──────── Passage for review ────────

“US Banks Report Record Profit in Third Quarter”
TRUMPERNOMICS: SERVE THE FAMILY AND THE SUPER
RICH.... work out no-string bailouts later!
"Yellen warned indirectly of a surge of
debt as a result of Trump’s plans to
slash corporate taxes, dramatically
increase military spending and provide
a financial windfall for corporations
awarded infrastructure contracts."
US stocks hit new highs following Senate testimony by Fed chief
US stocks hit new highs
following Senate testimony by Fed chief
By Barry Grey
15 February 2017
15 February 2017
Wall Street liked what it heard from Federal
Reserve Chairwoman Janet Yellen, who testified Tuesday before the Senate
Banking Committee. All of the major US stock indexes, spearheaded by bank
shares, closed at new highs, with the Dow Jones Industrial Average gaining 92
points to end the day at 20,504, the Standard & Poor’s 500 index notching a
nine point increase to close at 2,337 and the Nasdaq picking up 18 points to
finish at 5,782.
The S&P 500 financial index rose 2.8
percent, with shares of Goldman Sachs gaining 1.29 percent and Bank of America
rising by 2.82 percent.
Yellen’s appearance, her first before Congress
since the inauguration of Donald Trump, was officially for the purpose of
introducing the Fed’s semi-annual Monetary Report to Congress, as mandated by
the 1978 Humphrey-Hawkins law. The twice-yearly event, hailed when the law was
passed as a means of promoting full employment, was long ago reduced to a
hollow ritual. On Wednesday, Yellen will complete the process by testifying
before the House Financial Services Committee.

────────

### [What is being asked]
Answer these questions using the article on Yellen's Senate testimony.
1. At what level did the Dow Jones Industrial Average close?
2. Which law mandates the Fed's semi-annual Monetary Report to Congress?
3. Before which committee will Yellen testify on Wednesday?

──────── Recorded data ────────

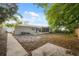 Spacious backyard featuring a covered patio and ample green space at 4559 Crescent Rd, Spring Hill, FL 34606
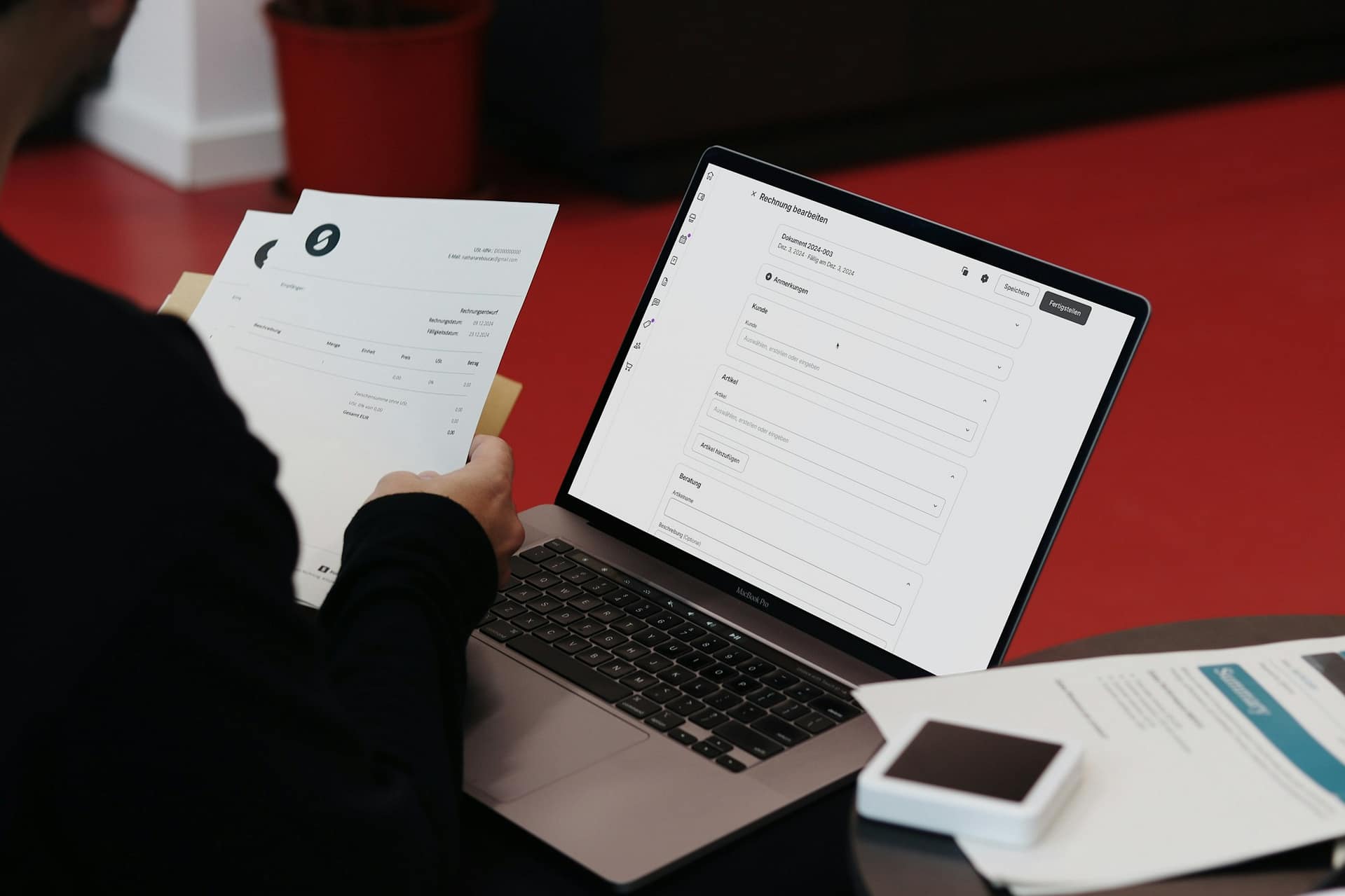 A desk with a laptop and paperwork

────────

### [Your response]
1. 20,504
2. The 1978 Humphrey-Hawkins law
3. The House Financial Services Committee